A la lecture du texte de cet accord, plusieurs éléments choquent tout lecteur attentif comme tout citoyen soucieux de la démocratisation de son pays.

Point A : de la Représentativité

1. La médiation de la CENCO (Conférence épiscopale nationale du Congo) ne définit pas sa mission, n’explique pas l’origine de son mandat, ni ne définit clairement ses objectifs.

2. Les parties prenantes à l’Accord elles aussi doivent, c’est un impératif, prouver leur représentativité à travers des mandats clairs.

3. La crise politique que ce dialogue est censé résoudre porte d’abord et surtout sur la personne du Président de la République de la RDC, Joseph Kabila, lequel a fait un coup d’état institutionnel. Le fait qu’il ne soit pas partie au dialogue risque de réduire au ridicule toute l’entreprise.

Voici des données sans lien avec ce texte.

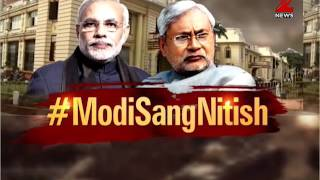 All you need to know about Bihar politics, JD(U)-RJD split and BJP-JD(U) alliance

4. La majorité présidentielle, qui est plutôt un lobby d’appui au Président et non une institution, ne saurait parler et agir en lieu et place du Chef de l’Etat. A moins qu’un mandat dument signé par le Président de la République et explicite ne lui octroie ce rôle.

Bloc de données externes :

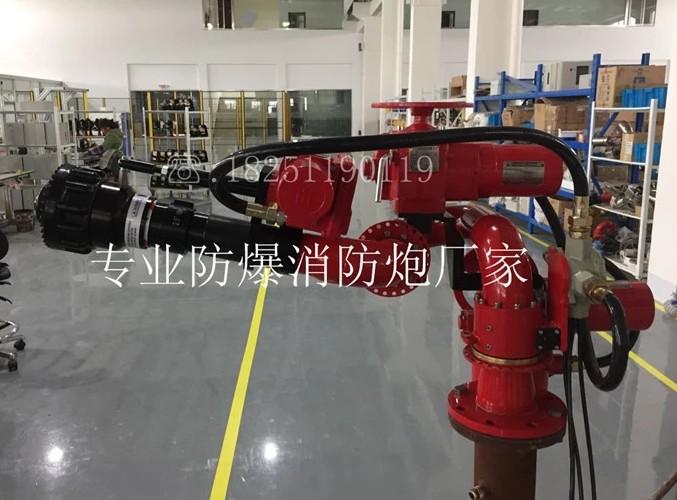 PSKD防爆型 遥控电控消防炮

Point B : de la Constitutionnalité

Dans son intitulé même, ce dialogue se qualifie comme dialogue politique. Or, on s’étonnera de lire au chapitre II.1 ce qui suit :

« Les parties prenantes s’engagent à respecter la Constitution du 18 février 2006 telle que modifiée en 2011 et les lois de la République, à organiser les élections présidentielle, législatives, nationales et provinciales, ainsi que les élections locales en conformité avec ladite Constitution. Nonobstant l’article 5 alinéa 1er qui dispose que "la souveraineté nationale appartient au peuple qui l’exerce directement par voie de référendum ou des d’élections et indirectement par ses représentants", elles s’engagent à n’entreprendre ni à soutenir aucune initiative de révision et de changement de la Constitution. »

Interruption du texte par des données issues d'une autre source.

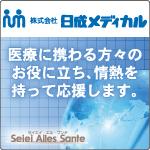 株式会社日成メディカル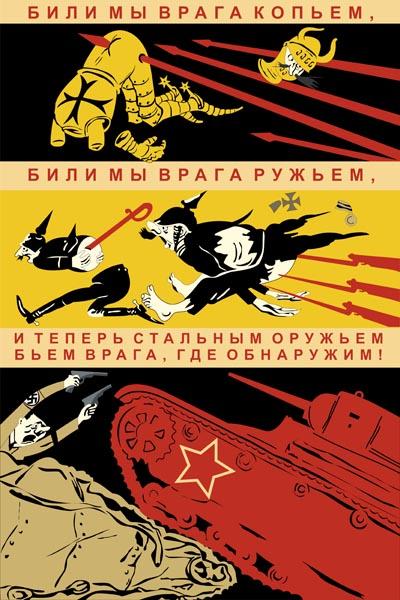 615. Советский плакат: Били мы врага копьем, били мы врага ружьем,...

On est en droit de se demander d’où les parties à ce dialogue et leur médiateur tirent le droit de déclarer nul et non avenu un article de la Constitution. Force est de constater que l’article en question est celui qui reconnait au peuple sa qualité de souverain primaire. On aura ainsi voulu manifester la volonté de ne pas appuyer une initiative qui consisterait à organiser un referendum visant le maintien au pouvoir illimité du président Kabila. Mais les parties sont allées au-delà, elles se sont arrogées un droit de violer la même Constitution qu’elles jurent de respecter. Il nous semble fondé de conclure que les négociateurs de la majorité ont vicieusement poussés à la faute ceux de l’opposition, pour plus tard exploiter cette contradiction manifeste afin d’organiser sans trop de problèmes un tel référendum.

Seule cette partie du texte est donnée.